Improvisations, actions théâtrales, installations sonores — ce parcours a été celui de beaucoup de spécialistes des environnements sonores. Max Neuhaus, qui a lancé l’idée de sound installation en 1971, avait été percussionniste avant de mettre au point ses idées de musicalisation de l’espace public grâce au mouvement Fluxus. Il n’est pas seulement l’inventeur du terme qui continue à désigner cette forme d’art, faute de mieux, mais aussi l’auteur de la phrase: "Je ne prétends pas composer quand je cuisine un œuf au plat, simplement parce que cela fait du bruit". Andres Bosshard partage sans doute ce recul ironique par rapport à la fusion de la vie et de l’art qui était l’idéal d’une certaine époque. Ses œuvres n’ont rien d’arbitraire, elles se fondent sur des calculs minutieux et permettent des différenciations beaucoup plus subtiles que n’importe quel instrument d’orchestre; elles n’appartiennent donc pas à la tendance qui déclare art n’importe quelle banalité. Bosshard ne se soucie évidemment pas d’expressivité, car chez lui aussi, la scission entre œuvre d’art et subjectivité de l’artiste est consommée, mais cela ne sera le cas, à son avis, que lorsque les événements sonores auront vraiment été compris jusque dans leur moindre détail et qu’ils seront déterminés par des mécanismes complexes: la liberté est une chose qui se gagne. Ainsi, il est vrai que les sons émanant de la tour d’Expo.02 sont fournis en partie par le public, mais c’est au régisseur qui travaille dans la cabine de décider dans quelle mesure il entend les mêler au flux sonore. Le sol de la tour peut jouer le rôle d’une peau de tambour tendue sous les pieds des visiteurs, mais cela ne veut pas dire qu’on entendra un tambourinement incessant. Seuls ceux qui écoutent attentivement se voient sollicités d’intervenir: "L’interactivité est une notion fragile, elle fonctionne essentiellement au niveau de l’écoute, non de l’action. Si un pilote remet simplement le manche à balai à un passager en disant "A toi de jouer!", le crash est garanti".

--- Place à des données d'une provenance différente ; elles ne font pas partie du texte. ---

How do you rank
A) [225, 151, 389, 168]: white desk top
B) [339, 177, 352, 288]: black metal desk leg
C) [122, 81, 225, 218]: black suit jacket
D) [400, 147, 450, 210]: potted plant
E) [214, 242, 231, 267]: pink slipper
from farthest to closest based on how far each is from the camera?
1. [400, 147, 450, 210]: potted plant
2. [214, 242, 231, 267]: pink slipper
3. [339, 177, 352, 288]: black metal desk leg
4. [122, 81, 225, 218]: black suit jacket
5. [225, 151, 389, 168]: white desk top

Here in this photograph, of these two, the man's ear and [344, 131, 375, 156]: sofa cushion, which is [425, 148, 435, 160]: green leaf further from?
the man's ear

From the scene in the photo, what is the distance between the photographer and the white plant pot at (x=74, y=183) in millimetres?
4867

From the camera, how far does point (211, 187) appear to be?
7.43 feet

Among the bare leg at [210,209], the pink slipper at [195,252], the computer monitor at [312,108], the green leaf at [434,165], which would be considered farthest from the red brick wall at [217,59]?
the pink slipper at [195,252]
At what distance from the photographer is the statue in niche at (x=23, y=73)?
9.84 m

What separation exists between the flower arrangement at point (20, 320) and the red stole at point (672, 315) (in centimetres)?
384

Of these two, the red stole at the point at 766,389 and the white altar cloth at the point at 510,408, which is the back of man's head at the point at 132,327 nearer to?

L’écoute en plein air n’est pas seulement un processus de sensibilisation, donc d’éducation, c’est aussi un apprentissage de la démocratie. Bosshard veut en effet aiguiser la conscience des gens par rapport à leur environnement concret. Son art du son a donc une fonction pratique délibérée, ce qui l’éloigne de l’œuvre d’art autonome (en quoi il ressemble de nouveau à Neuhaus, qui essaya par exemple dans les années 1980 d’améliorer les signatures sonores des voitures de secours et se fâcha quand une presse intellectualisante voulut hisser ses expériences au rang de "symphonie urbaine"). Dans le bijou médiéval de Münden (ville du sud de la Basse-Saxe célèbre pour ses maisons à colombages), Andres Bosshard a été chargé en 2000 de régler les installations sonores et de diriger le projet public Wasserspuren. Les responsables locaux de l’urbanisme avaient reconnu qu’après une rénovation des façades et la canalisation du trafic, trois places pittoresques du centre étaient devenues simplement trop calmes. En consultant les anciens plans de la ville, Bosshard découvrit que ces places avaient abrité autrefois trente-deux fontaines et en conclut que ce qui leur manquait était la voix de ces fontaines. Avec le concours d’architectes et de plasticiens, il composa donc une partition "aquatique" à trente-deux voix, qui résonnent des rigoles, de nouvelles fontaines et de stèles sonores, et rendent ainsi à la vieille ville les repères acoustiques qui orientent la vie quotidienne. Un tel travail a effectivement des implications démocratiques, mais moins à cause de la participation interactive du public que du fait que l’audition de ces "informations" libres peut remplir et animer les vides de l’espace public qui se sont creusés entre les intérieurs, saturés par les médias, et les extérieurs, de plus en plus négligés. La tour de Bienne joue elle aussi ce rôle de contrepoids vis-à-vis d’une banlieue sans visage ni conception d’ensemble. Elle a pour but de faire éprouver à celui qui traverse la ville le sentiment qu’il est bien présent, qu’il vit et qu’il laisse une trace. "Ce n’est qu’en ressentant cela qu’on empêchera que nos villes ne disparaissent complètement, non seulement du fait de l’industrialisation, mais surtout à cause de la "médiatisation". Sinon, nous n’aurons plus que des iMacs et des temples climatisés, d’où coulera tout au plus un flux d’informations dirigées et unilatérales dans les appartements et les bureaux isolés".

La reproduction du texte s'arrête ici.